Samuel Herzog

Pinocchios Nase


Frankreich feiert die Kraft seiner Kunst mit einer Ausstellung im Grand Palais

   Ein Boeuf bourguignon, ein perigourdinisches Confit de Canard, eine Daube à la provençale oder ein anderes Wunder französischer Gastronomie mögen noch so lecker schmecken - hat man zuvor einen Blick in die schmuddelige Küche geworfen, dann kaut bei jedem Bissen doch auch das Unbehagen mit.
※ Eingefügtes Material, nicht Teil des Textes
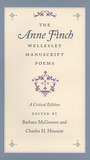 The Anne Finch Wellesley Manuscript Poems: A Critical Edition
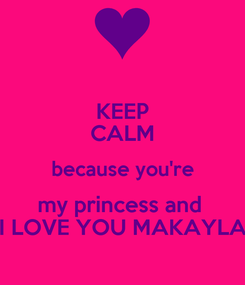Poster: KEEP CALM because you're my princess and  I LOVE YOU MAKAYLA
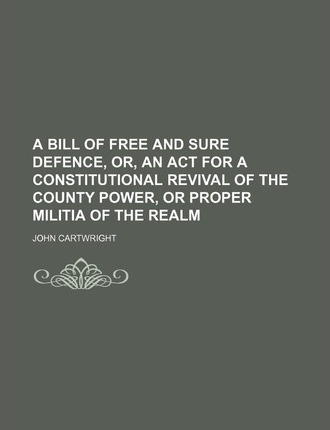A Bill of Free and Sure Defence, Or, an ACT for a Constitutional Revival of the County Power, or Proper Militia of the Realm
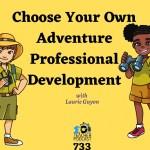 Choose Your Own Adventure Professional Development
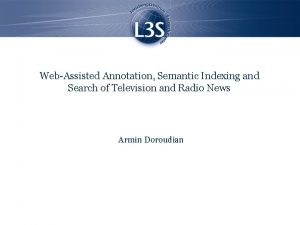WebAssisted Annotation Semantic Indexing and Search of Television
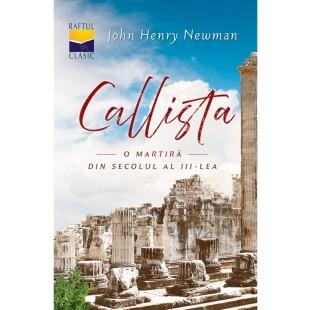 Callista - o martiră din secolul al III-lea - roman crestin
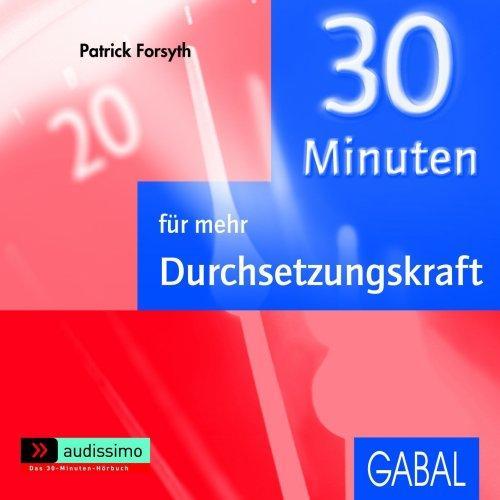 30 Minuten für mehr Durchsetzungskraft / CD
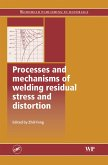 Processes and Mechanisms of Welding Residual Stress and Distortion (eBook, ePUB)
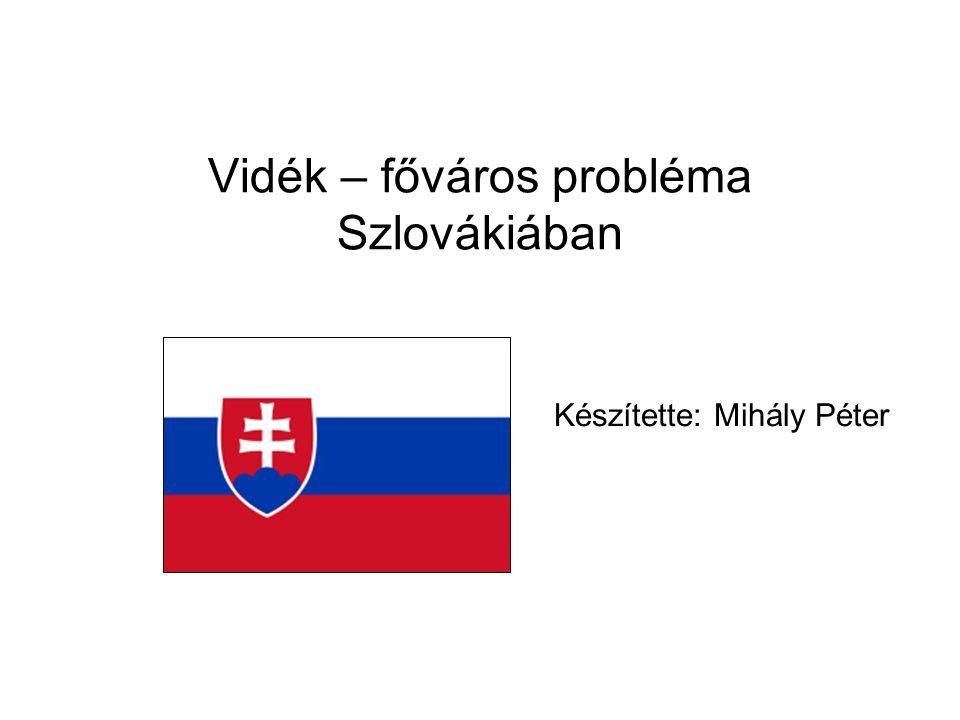 Vidék – főváros probléma Szlovákiában Készítette: Mihály Péter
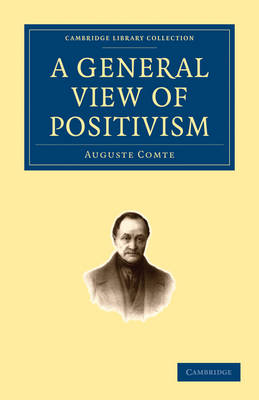 A General View of Positivism - Cambridge Library Collection - Philosophy (Paperback)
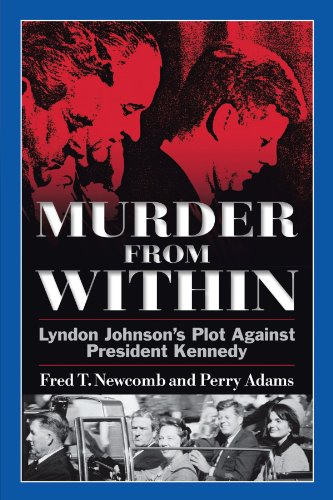Murder From Within: Lyndon Johnson'S Plot Against President Kennedy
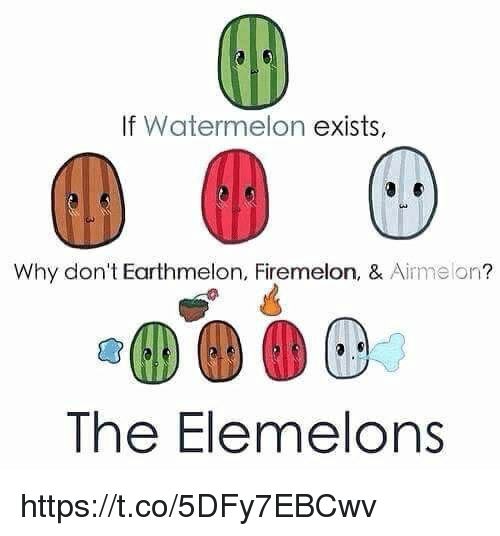 Elemelons: If Watermelon  exists,  Why don't Earthmelon, Firemelon, & Aime on  The Elemelons https://t.co/5DFy7EBCwv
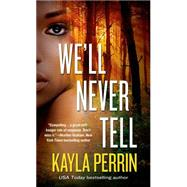 We'll Never Tell by Perrin, Kayla, 9781250069450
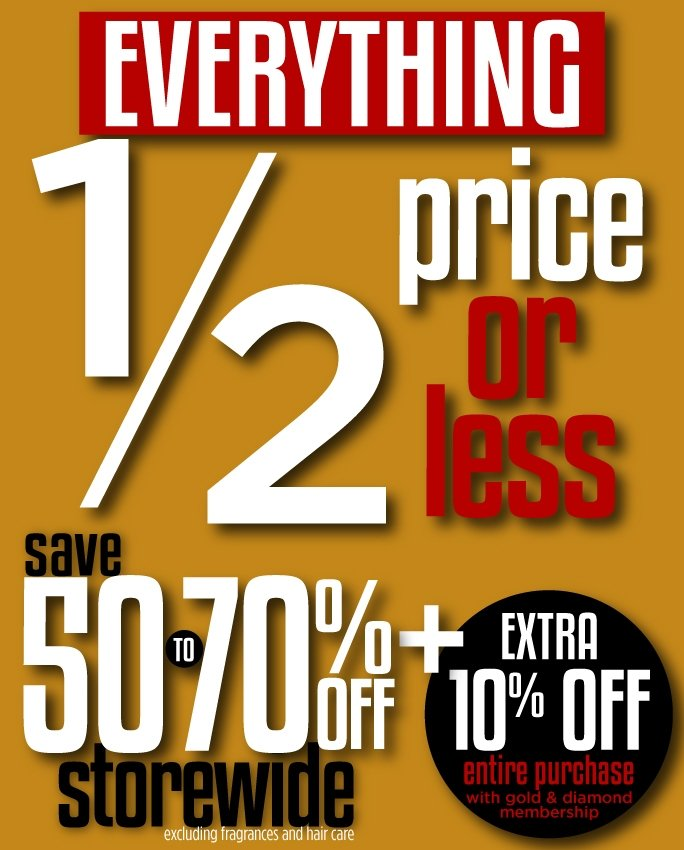 Everything 1/2 price or less. Save 50-70% off storewide excluding fragrances and hair care. Extra 10% off entire purchase with gold & diamond membership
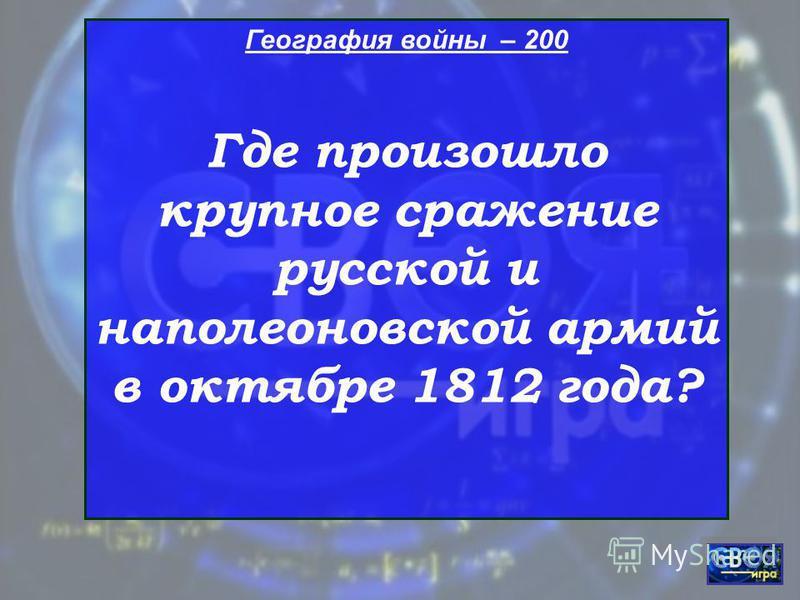 География войны – 200 Где произошло крупное сражение русской и наполеоновской армий в октябре 1812 года?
Ähnlich mag es den Besuchern des Pariser Grand Palais gehen, wo nach Jahren der Restauration erstmals wieder eine Kunstausstellung durchgeführt wird. «La Force de l'Art» heisst die Schau, die sich da unter dem riesigen Glasgewölbe gegen die Wucht der metallenen Jugendstilverzierungen durchsetzen muss - ein Titel, bei dessen Klang der Körper sofort salutieren möchte. Ziel der Schau ist es, die Vitalität der künstlerischen Produktion in Frankreich vorzuführen - ähnlich, wie das die Amerikaner mit ihrer Whitney-Biennale oder die Engländer mit ihrer Tate Triennial tun.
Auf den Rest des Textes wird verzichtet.